# Sum of Summations equals Summation of Sum

## Theorem

Let $R: \Z \to \left\{ {\mathrm T, \mathrm F}\right\}$ be a propositional function on the set of integers.

Let $\displaystyle \sum_{R \left({i}\right)} x_i$ denote a summation over $R$.

Let the fiber of truth of $R$ be finite.

Then:

$\displaystyle \sum_{R \left({i}\right)} \left({b_i + c_i}\right) = \sum_{R \left({i}\right)} b_i + \sum_{R \left({i}\right)} c_i$

### Infinite Sequence

Let $R: \Z \to \set {\mathrm T, \mathrm F}$ be a propositional function on the set of integers $\Z$.

Let $\displaystyle \sum_{\map R i} x_i$ denote a summation over $R$.

- _Problems_:
(1) According to the summation theorem, what condition must the fiber of truth of R satisfy?
(2) Reproduce the entire listing word for word, leaving out the picture.
The listing that comes next is from a source unrelated to the summation theorem.

- _Stored records_:

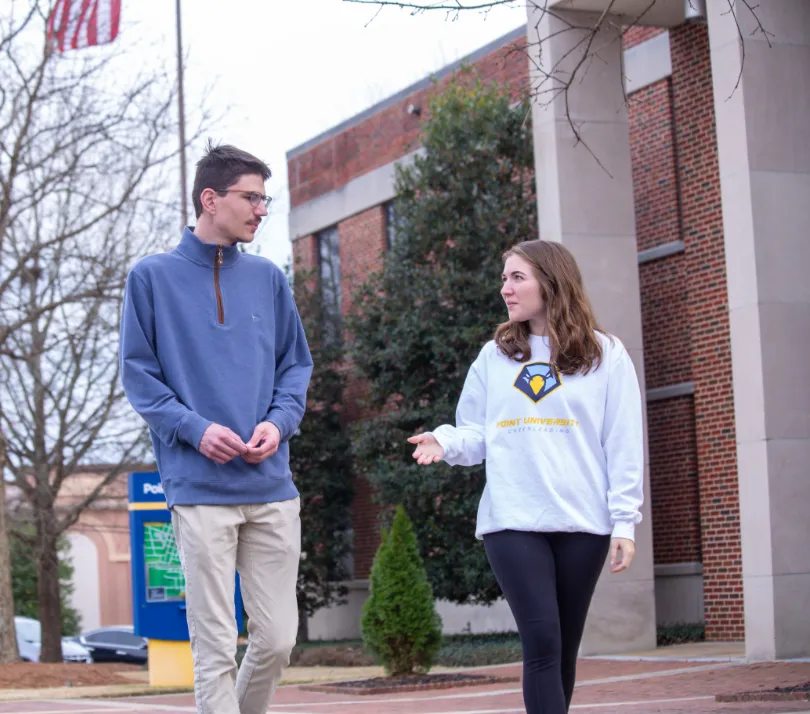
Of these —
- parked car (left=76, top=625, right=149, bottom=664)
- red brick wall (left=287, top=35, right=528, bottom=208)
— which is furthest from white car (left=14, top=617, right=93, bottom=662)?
red brick wall (left=287, top=35, right=528, bottom=208)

- _Expected responses_:
(1) It must be finite.

(2)
Of these —
- parked car (left=76, top=625, right=149, bottom=664)
- red brick wall (left=287, top=35, right=528, bottom=208)
— which is furthest from white car (left=14, top=617, right=93, bottom=662)?
red brick wall (left=287, top=35, right=528, bottom=208)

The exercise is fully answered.